Before the lights dimmed for Christopher Bailey’s final show for Burberry last weekend, the enormous, industrial pendulum lamps suspended from the roof swung back and forth, keeping weighty time over the audience, as though a squall of energy had just ripped through moments before. Set in the Victorian warehouse of the London Dimco Buildings built in 1898, the space originally served as the power station for London’s Central Line Underground. As the name suggests, the train’s course cuts straight through the heart of the city, not unlike the vast references of the evening’s show. And though the metronomic gestures of the fixtures were part of an art installation, ‘Our Time’ by London-based United Visual Artists, it could have been a presage of the presentation itself.

Considering his 17-year tenure at the helm of Burberry, it’s little wonder that Christopher Bailey’s swansong would be inspired by and, in fact, entitled, ‘TIME’. In just over fifteen minutes, Bailey mused on the house archives as much as its future. Heavy in optimistically disparate references, the collection was a love letter to Britmania, entropic youth and subculture, a multi-sensory manifestation; a kind of tornado, capturing everything it its path, gaining layers and mass, its cumulative power breaking boundaries and limits. The cache of a celebratory chaos was a theory that prevailed throughout.

This assembly came punctuated by a new capsule, not simply inspired by the house archives but pulled directly from them. Styles from the 80s an 90s were reissued to form an entirely unisex wardrobe and spliced together throughout the main collection.

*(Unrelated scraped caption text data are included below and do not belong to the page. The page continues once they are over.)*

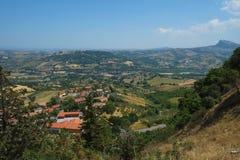 Italiaans landschap dichtbij de middeleeuwse vesting van Torriana, Italië royalty-vrije stock afbeeldingen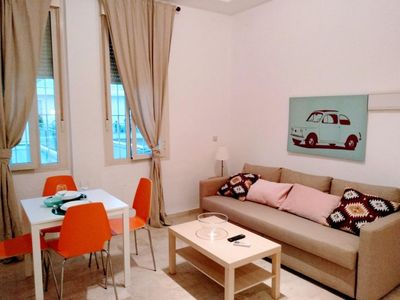 Photo for La Barqueta apartment in Macarena with air conditioning & lift.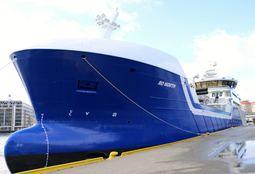 Bli med om bord i brønnbåten Ro North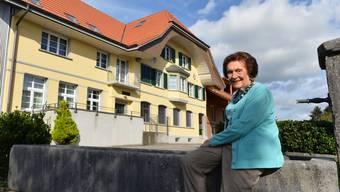 Elisabeth Pfluger posierte 2015 vor ihrem Elternhaus in Härkingen. Sie sammelte seit ihrer Schulzeit Zeugnisse aus der solothurnischen Volkskultur. Im vergangenen Mai ist sie 98-jährig verstorben. Was geschieht nun mit ihrem Nachlass?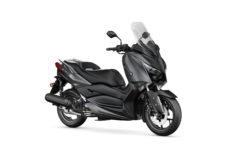 2021-Yamaha-XMAX125-EU-Sonic_Grey-Studio-001-03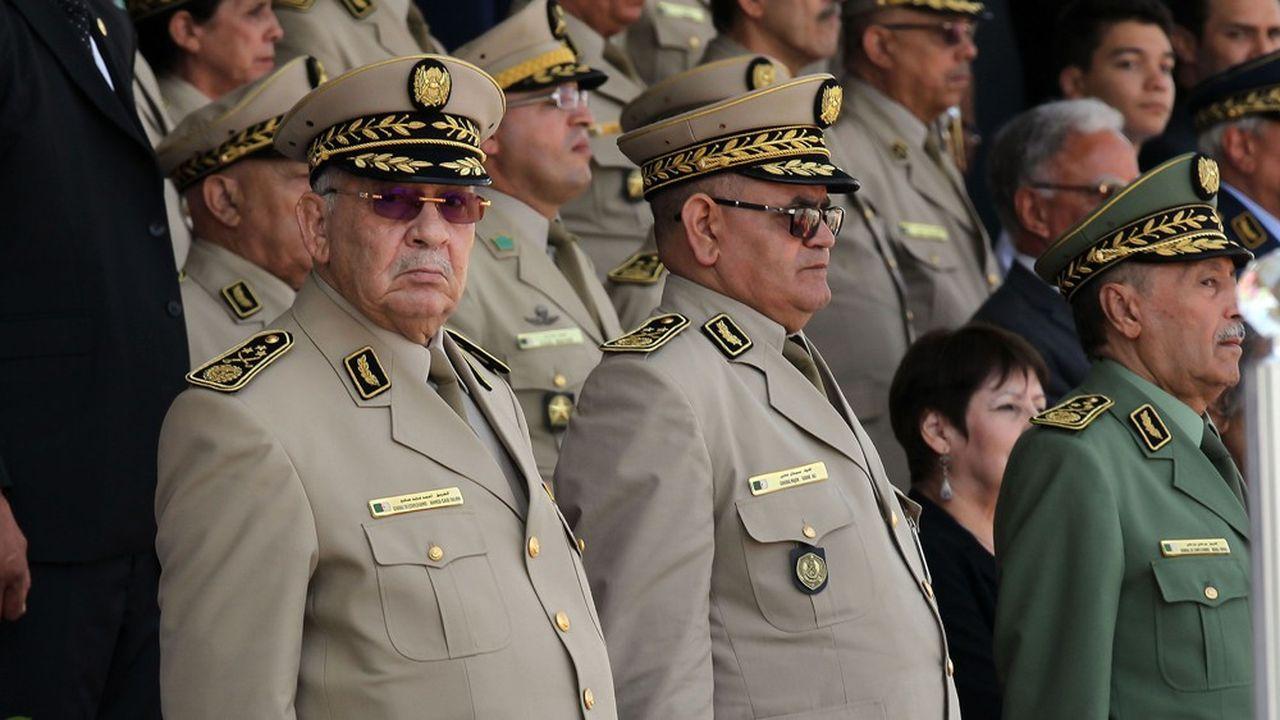 Le véritable homme fort du régime algérien, le général Ahmed Gaïd Salah, a dû accepter un report de la présidentielle faute de participants crédibles.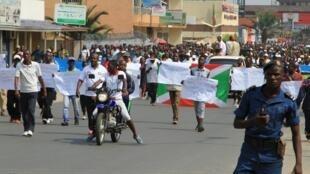 Les manifestants, à l'appel du gouvernement, sont descendus dans la rue pour protester contre les «actes d'agression» du Rwanda voisin, à Bujumbura, le 13 février 2016.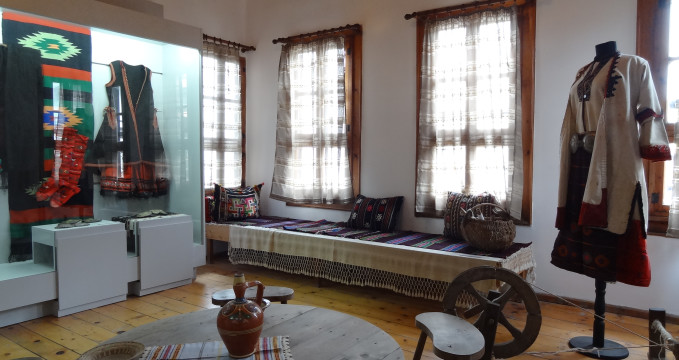 Etnografické muzeum - https://commons.wikimedia.org/wiki/File:Ethnographic_Museum_Nesebar_04.JPG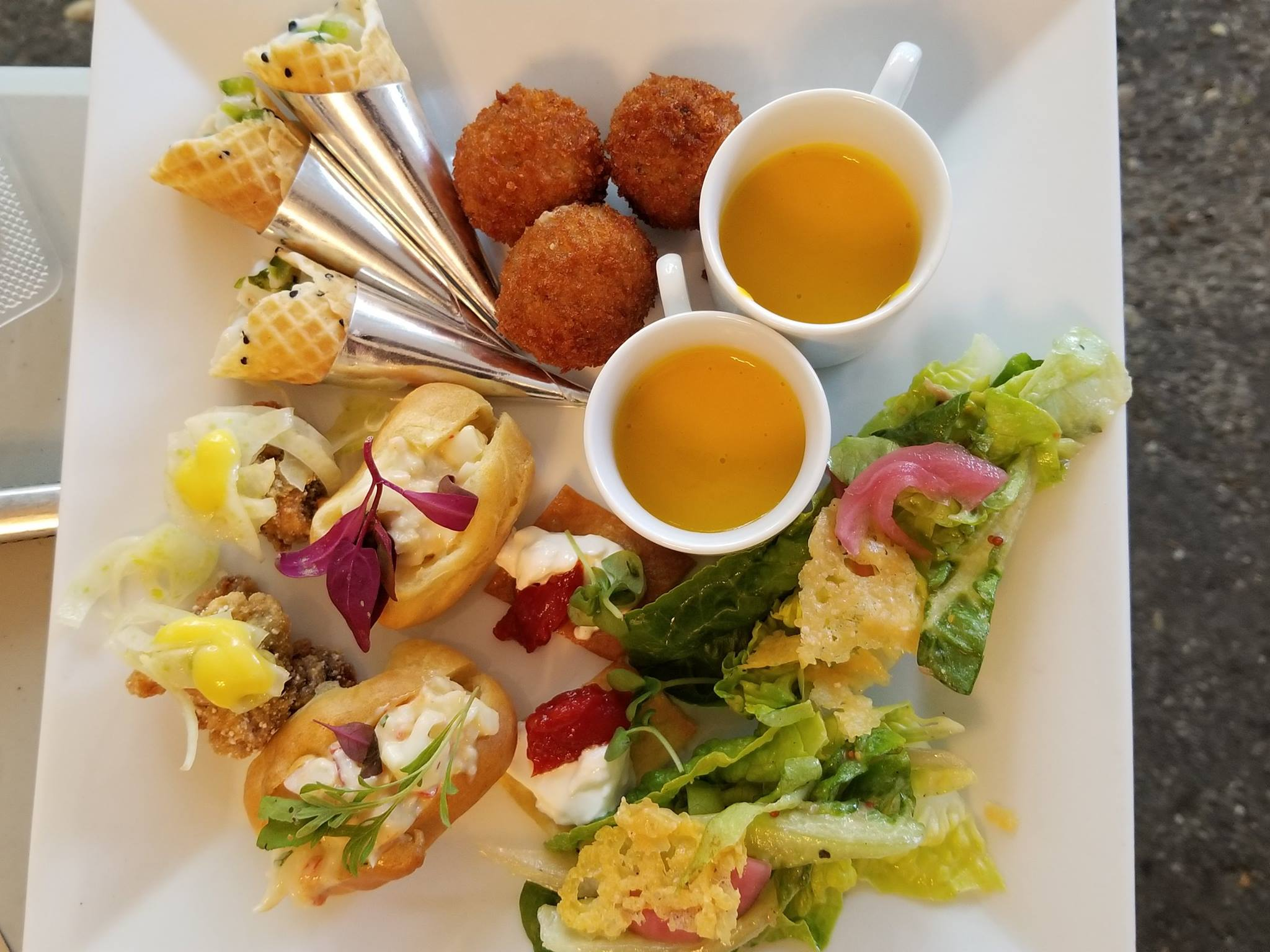 Platter with mixed hors d'ourves
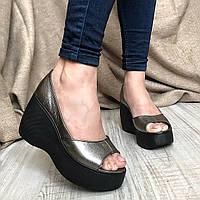Модные  женские туфли  на платформе  чёрного цвета с открытым носком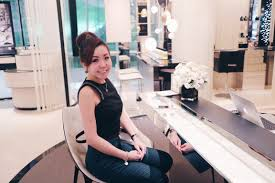chanel beauty lounge sharon a chia the beauty advisor prepped my face and lips moisturizer and the mist smells so heavenly as i ve done my eye makeup the lady helped me to put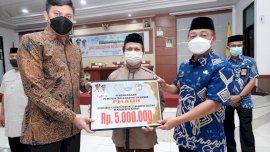 Bupati Gowa Serahkan Penghargaan ke Peserta dan Pelatih STQH Berprestasi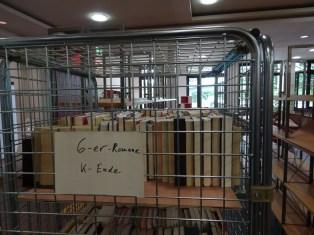 Bücher in Gitterwagen, schön geordnet.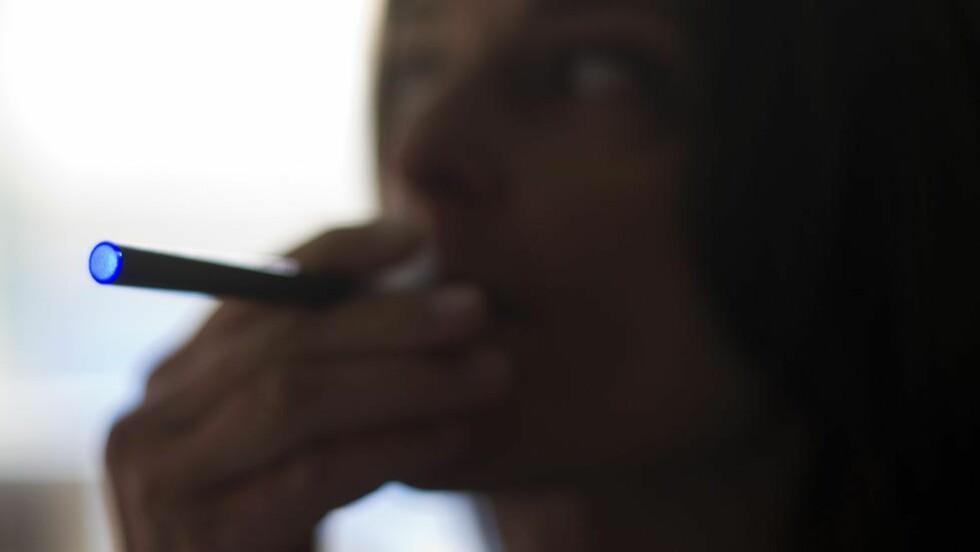E-SIG: Debatten om forbudet mot nikotinholdige e-sigaretter har skutt fart denne uka. Frp mener den kan være et godt virkemiddel for å få folk til å slutte å røyke. Illustrsjonsbilde: NTB Scanpix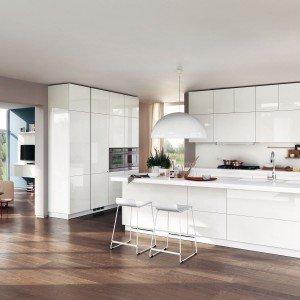Cucina bianca contemporanea: modello Liberamente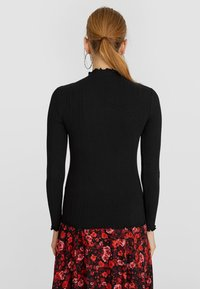 Stradivarius - SHIRT MIT GEWELLTEM DETAIL 06519699 - Long sleeved top - black - 2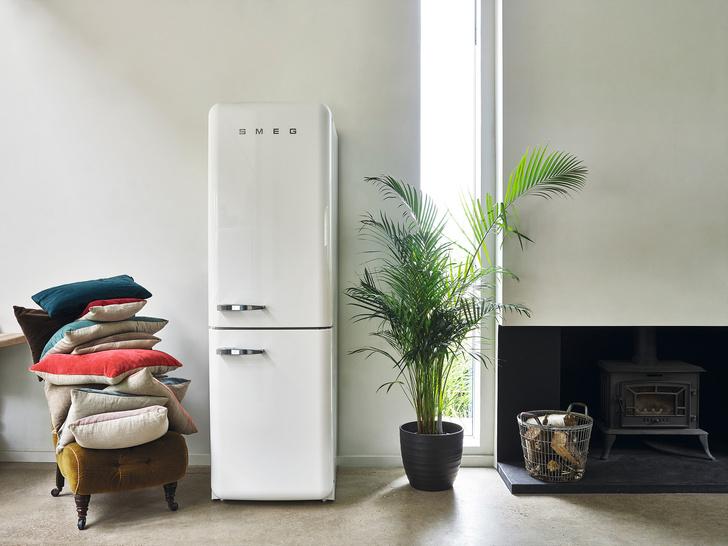 Холодильник в спальне
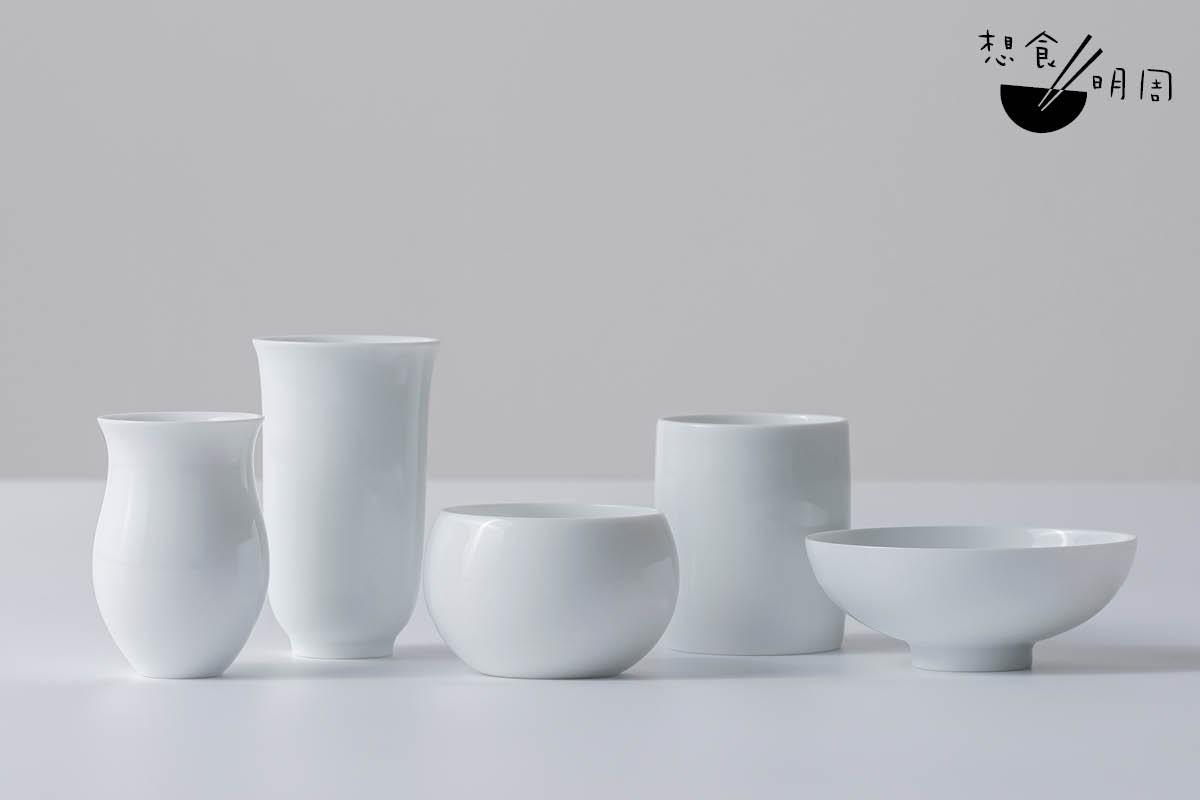 鑑賞家系列//一套共有五隻茶杯,分別為「花茶杯」、「烏龍茶杯」、「綠(黃和白)茶杯」、「紅茶杯」及「黑茶杯」。用景德鎮高嶺土製作。($1,380/套)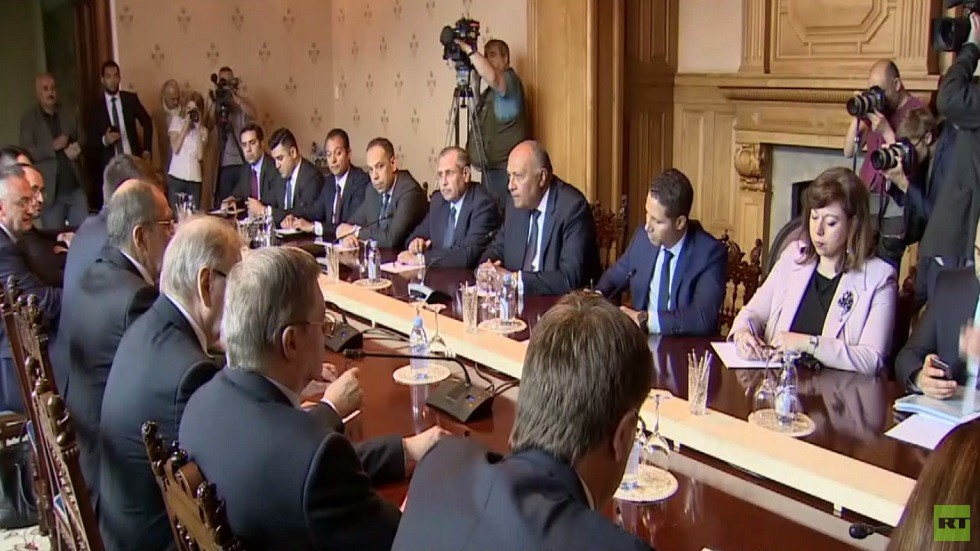 موسكو والقاهرة تناقشان العلاقات الثنائية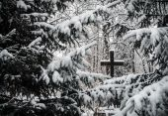 Cemetery in winter — Stock Photo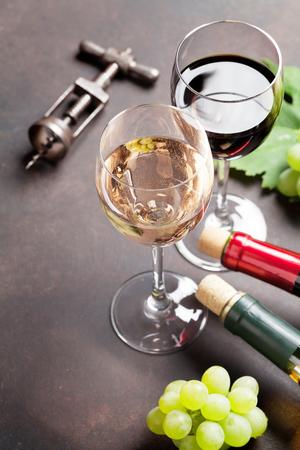 와인 안경 및 포도 돌 테이블입니다. 텍스트를위한 공간으로 스톡 콘텐츠 - 87336372
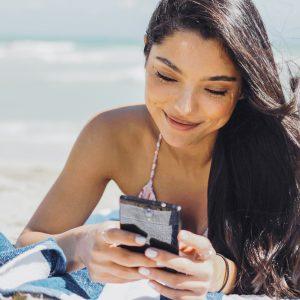 Evropska komisija bi regulacijo roaminga podaljšala za deset let in še okrepila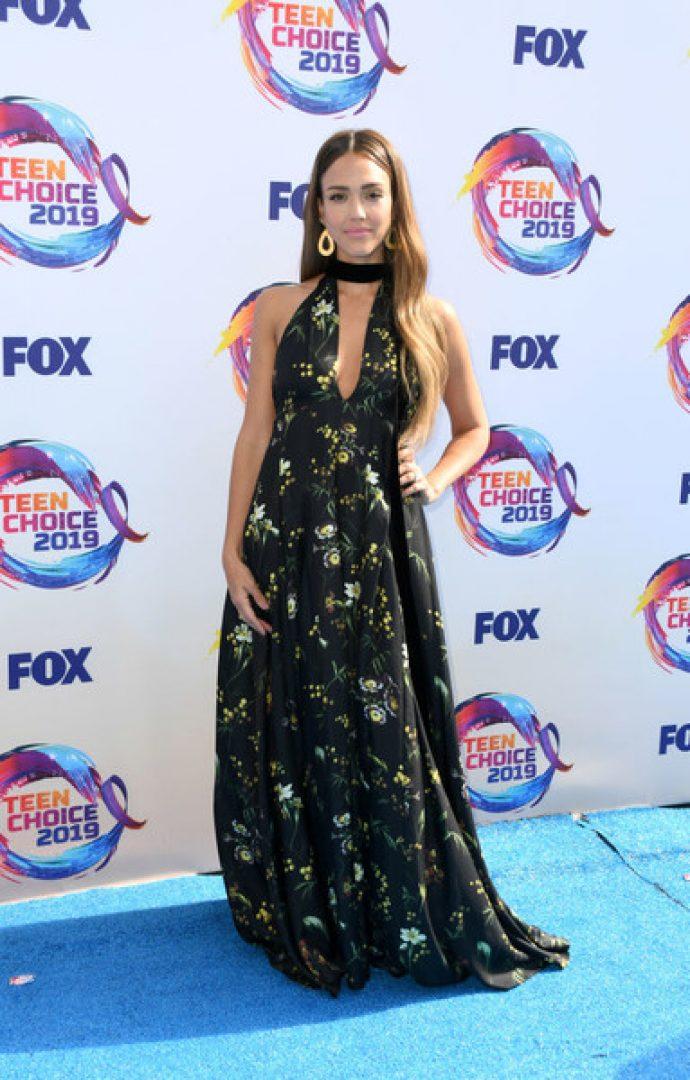 Джессика Альба в платье с оригинальным вырезом
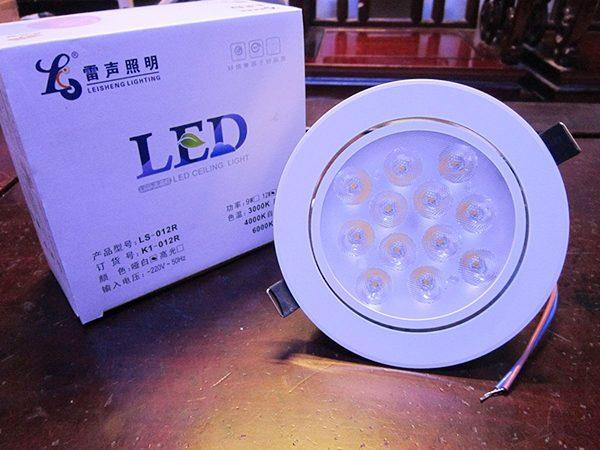 """Phân biệt đèn led âm trần Đài Loan và đèn """"dởm"""" của Trung Quốc"""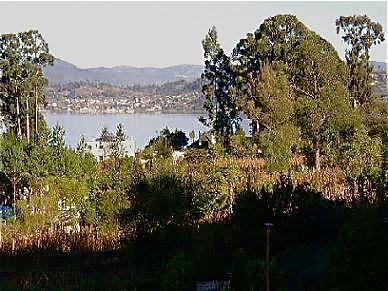 Ecuador-Lake-Property
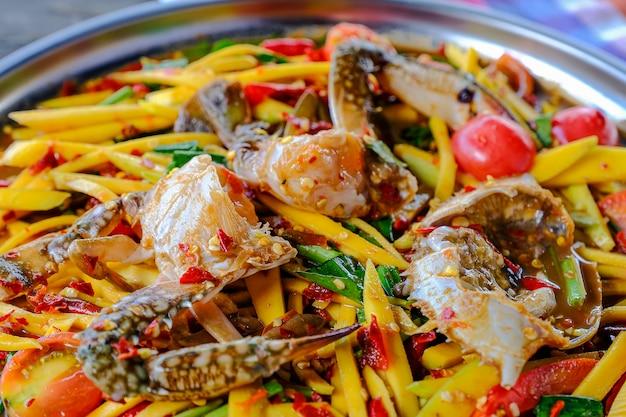 青カニとマンゴーパパイヤのサラダ Premium写真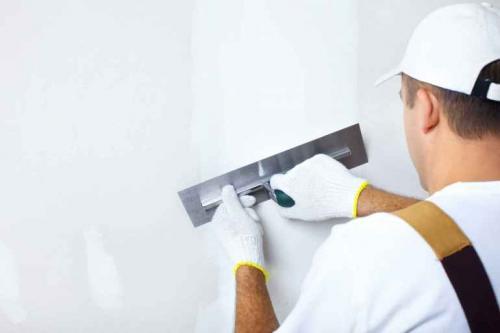 Сколько раз грунтовать стены. Сколько раз надо грунтовать стены перед выравниванием штукатуркой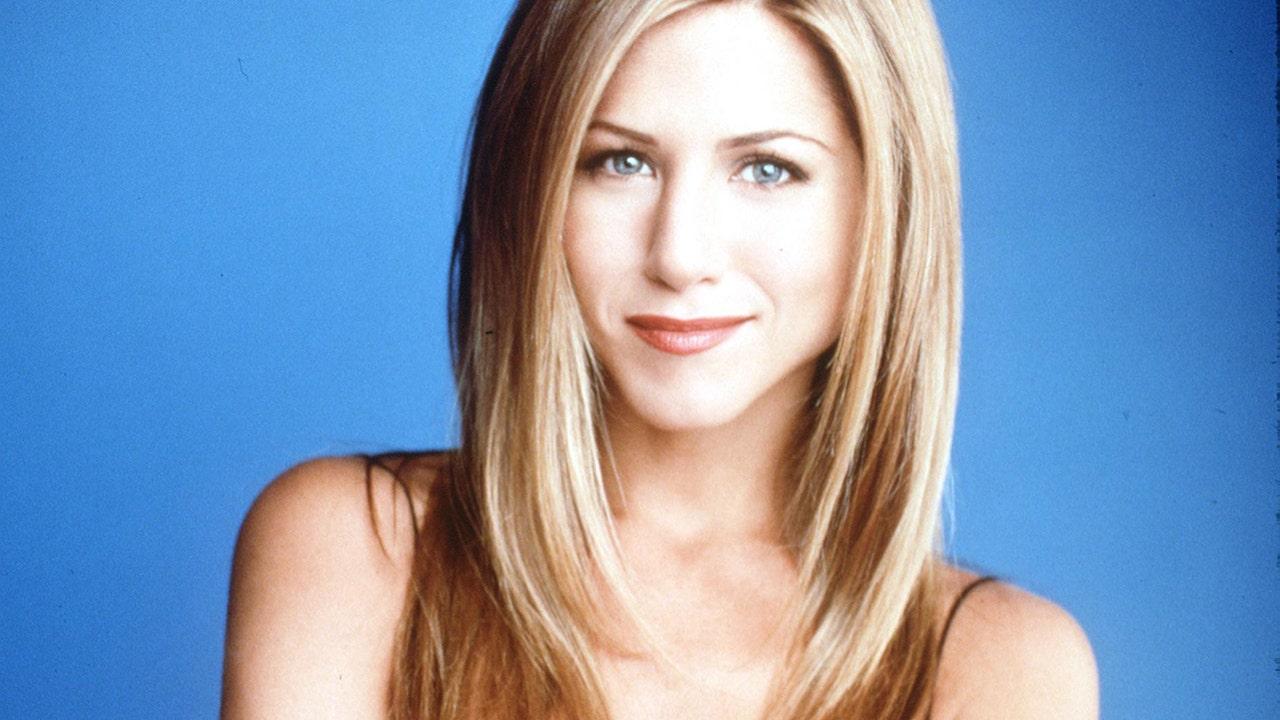 Bộ phim 'Friends' mới nhất của Jennifer Aniston cho thấy những hình ảnh hậu trường trong phim sitcom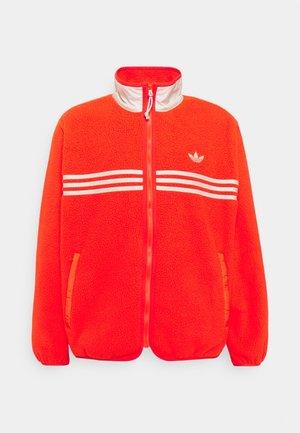 ZIP THRU - Fleece jacket - active orange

The result was schizophrenic looks such as a rainbow-painted ball gown skirts in paper cotton, styled with the capsule’s graffiti-printed fleece hoodies that submerged the wearer, despite their chromosomal makeup.  A mish-mash of eras and genres saw punks in tartan check trouser-kilt hybrids or bondage-strapped leggings keeping pace with Madchester shell suits in vintage scarf prints, intricately embroidered flapper-esque frocks, 1996 piqué polos and waxes gabardine car coats in Burberry check—all stamped with classic crests, original branding and making techniques that vacillated from the kitschy and artisanal to the futuristic. Support for the LGBTQ community was not simply suggested but a mandatory element of every look, whether through its introduction into the house check pattern or striated in the cascades of a faux fur cape. Aural reinforcement of the Bailey’s message come by way of a soundtrack mostly featuring Bronski Beat, an 80s Brit-pop trio whose songs were often catalysts for political commentary on pro-gay issues.

The show finished with a technicolor laser show that cast a rainbow canopy over the finale, a futuristic nod to acid house origins. Backstage, Bailey gestured at a through-line to it all. “Fashion needs context. There are so many quesrions being asked in the world now: about our values, about the way we live, the way we consume,” he told reporters. “It is a way for me to try and make some sense of all this chaos.”